Estonia, the small Baltic country with little natural resources, has been working hard to position itself as an innovative, technology-friendly country. Proud of being the first e-state with numerous digital solutions that make tax-paying and voting easier for its citizens, a few years Estonia started the first e-residency program to invite foreign citizens to open businesses in Estonia. How well have these policies paid off?
- Attractiveness of Estonia as place for doing business
- Livability and environmental performance of Estonia
- Estonia nation brand strengths and weaknesses
- Estonia's potential as "Good Country"
Estonia attractive for doing business?
What do the different international rankings say about the country’s attractiveness of doing business?
World Bank’s Ease of Doing Business index gives Estonia the most favoring evaluation, ranking it on position 12 among the 190 countries surveyed in the 2018 study. A high-ranking means the regulatory environment is more conducive to the starting and operation of a local firm. According to this study, Estonia’s business policies are going in the right direction to invite more investors and entrepreneurs to start a business in the country. Registering property (2nd), enforcing contracts (5th) and dealing with construction permits (5th) are topics where Estonia scored highest in the region. However, protecting minor investors (29th) and resolving insolvency (27th) is what has been keeping the country from reaching an even higher position in the past two years.
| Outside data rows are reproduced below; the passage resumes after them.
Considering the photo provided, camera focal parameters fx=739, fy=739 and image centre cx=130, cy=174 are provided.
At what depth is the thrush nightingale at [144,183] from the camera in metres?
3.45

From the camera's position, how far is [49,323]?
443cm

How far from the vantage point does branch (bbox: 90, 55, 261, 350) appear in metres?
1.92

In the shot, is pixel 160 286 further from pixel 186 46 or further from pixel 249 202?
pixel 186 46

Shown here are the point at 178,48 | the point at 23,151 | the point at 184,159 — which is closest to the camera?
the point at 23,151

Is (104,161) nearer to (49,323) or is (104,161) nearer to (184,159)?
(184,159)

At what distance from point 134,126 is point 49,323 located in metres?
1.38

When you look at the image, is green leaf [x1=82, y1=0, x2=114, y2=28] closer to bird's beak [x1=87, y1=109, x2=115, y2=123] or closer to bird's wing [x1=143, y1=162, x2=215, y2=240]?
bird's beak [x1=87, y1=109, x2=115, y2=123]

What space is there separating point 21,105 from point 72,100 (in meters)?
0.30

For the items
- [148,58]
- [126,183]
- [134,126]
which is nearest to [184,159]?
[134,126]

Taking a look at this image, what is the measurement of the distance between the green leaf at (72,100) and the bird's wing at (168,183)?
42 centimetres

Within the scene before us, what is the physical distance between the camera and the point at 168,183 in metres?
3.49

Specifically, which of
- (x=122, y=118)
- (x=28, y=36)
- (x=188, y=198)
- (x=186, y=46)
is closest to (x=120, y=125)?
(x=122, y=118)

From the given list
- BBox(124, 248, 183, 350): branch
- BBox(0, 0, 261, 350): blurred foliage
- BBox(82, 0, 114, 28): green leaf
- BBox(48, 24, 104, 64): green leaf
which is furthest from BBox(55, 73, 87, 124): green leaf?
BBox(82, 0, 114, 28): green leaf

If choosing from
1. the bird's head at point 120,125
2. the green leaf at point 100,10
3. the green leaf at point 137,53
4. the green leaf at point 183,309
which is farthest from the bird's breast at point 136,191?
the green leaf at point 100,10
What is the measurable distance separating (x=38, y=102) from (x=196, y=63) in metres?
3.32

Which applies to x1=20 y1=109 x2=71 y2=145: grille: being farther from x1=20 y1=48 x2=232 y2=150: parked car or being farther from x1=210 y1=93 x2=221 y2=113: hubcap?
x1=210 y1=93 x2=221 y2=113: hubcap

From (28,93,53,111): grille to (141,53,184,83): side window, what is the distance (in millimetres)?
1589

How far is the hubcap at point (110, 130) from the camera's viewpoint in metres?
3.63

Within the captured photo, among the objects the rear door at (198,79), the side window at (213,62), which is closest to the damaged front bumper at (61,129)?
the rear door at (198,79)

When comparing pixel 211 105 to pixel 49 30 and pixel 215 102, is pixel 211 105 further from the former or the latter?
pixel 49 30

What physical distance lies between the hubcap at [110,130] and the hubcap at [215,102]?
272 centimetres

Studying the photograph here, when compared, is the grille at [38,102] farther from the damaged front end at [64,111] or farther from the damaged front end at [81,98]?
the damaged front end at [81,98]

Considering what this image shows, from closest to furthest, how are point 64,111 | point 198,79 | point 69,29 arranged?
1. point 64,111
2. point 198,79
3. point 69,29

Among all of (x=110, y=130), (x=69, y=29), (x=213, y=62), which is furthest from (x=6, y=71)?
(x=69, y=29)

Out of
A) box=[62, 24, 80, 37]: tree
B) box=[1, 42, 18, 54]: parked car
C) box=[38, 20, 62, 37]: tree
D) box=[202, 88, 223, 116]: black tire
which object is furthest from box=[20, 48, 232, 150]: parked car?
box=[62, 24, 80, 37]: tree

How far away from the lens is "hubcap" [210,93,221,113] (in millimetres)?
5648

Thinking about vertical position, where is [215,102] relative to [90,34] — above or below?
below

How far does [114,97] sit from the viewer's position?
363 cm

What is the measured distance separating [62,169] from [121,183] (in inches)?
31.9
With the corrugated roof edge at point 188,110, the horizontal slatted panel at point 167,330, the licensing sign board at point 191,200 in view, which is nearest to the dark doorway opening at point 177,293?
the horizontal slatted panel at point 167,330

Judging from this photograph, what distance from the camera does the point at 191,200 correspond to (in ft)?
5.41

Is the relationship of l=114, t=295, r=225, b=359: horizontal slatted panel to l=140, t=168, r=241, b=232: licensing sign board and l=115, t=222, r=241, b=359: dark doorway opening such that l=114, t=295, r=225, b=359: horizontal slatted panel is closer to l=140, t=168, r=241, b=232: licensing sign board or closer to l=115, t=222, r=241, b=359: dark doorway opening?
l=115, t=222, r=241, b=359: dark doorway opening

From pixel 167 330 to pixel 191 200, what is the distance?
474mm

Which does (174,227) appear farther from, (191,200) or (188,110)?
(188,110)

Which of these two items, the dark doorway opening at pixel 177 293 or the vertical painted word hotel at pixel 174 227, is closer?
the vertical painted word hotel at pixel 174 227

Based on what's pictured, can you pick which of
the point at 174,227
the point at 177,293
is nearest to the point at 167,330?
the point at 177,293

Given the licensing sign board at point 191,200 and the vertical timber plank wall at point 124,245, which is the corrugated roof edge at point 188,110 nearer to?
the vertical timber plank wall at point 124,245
World Economic Forum’s 2018 Competitiveness index is less favorable to Estonia, positioning it 29th out of the 137 countries surveyed. Once again, the outcomes are quite positive when it comes to the efficiency of the labor market and its macroeconomic environment (both 15th). The technological readiness (20th) and innovation (30th) were also ranked relatively high; however, its small market size (98th) brings Estonia down in the Competitiveness index that hasn’t made any remarkable improvements in the last ten years.
A third index that gives us an idea of Estonia’s attractiveness for doing business is the indicator of talent, provided by Bloom’s Digital Country index. This ranking is based on worldwide online searches and focuses on 5 main aspects: investment, tourism, prominence, exports and talent where Estonia scored highest (87th). The overall ranking was 104th out of the more than 240 places that were evaluated in the study.
Livability and environmental performance of Estonia
Have Estonia’s progressive economic policies also contributed to environmental and social sustainability?
One of the international indices that can help us learn about a country’s efforts of being both environmentally and socially sustainable is OECD’s Better Life index. This annual study that was first launched in 2011 focuses on 11 topics that vary from environment to work-life balance. The environmental indicators take into account air pollution, which was evaluated rather well in Estonia (8th out of the 38 OECD countries), and water quality, which could be better according to the study (23/38). The 2017 survey also brings out that the subjective well-being of Estonians is low, leaving the country in the bottom third of OECD members for life satisfaction.
On the other hand, Estonia did perform well for its indicator of environmental sustainability (12th) in World Economic Forum’s 2017 Travel and Tourism Competitiveness index.
Its results were also very good in the 2016 Environmental Performance index (EPI), where Estonia ranked 8th out of the 180 countries, being ahead of Switzerland (16th) and Norway (17th). Estonia has been improving its position in the EPI year by year, going from ranking 19th in 2008, to the current position in the top 10, composed entirely of European countries.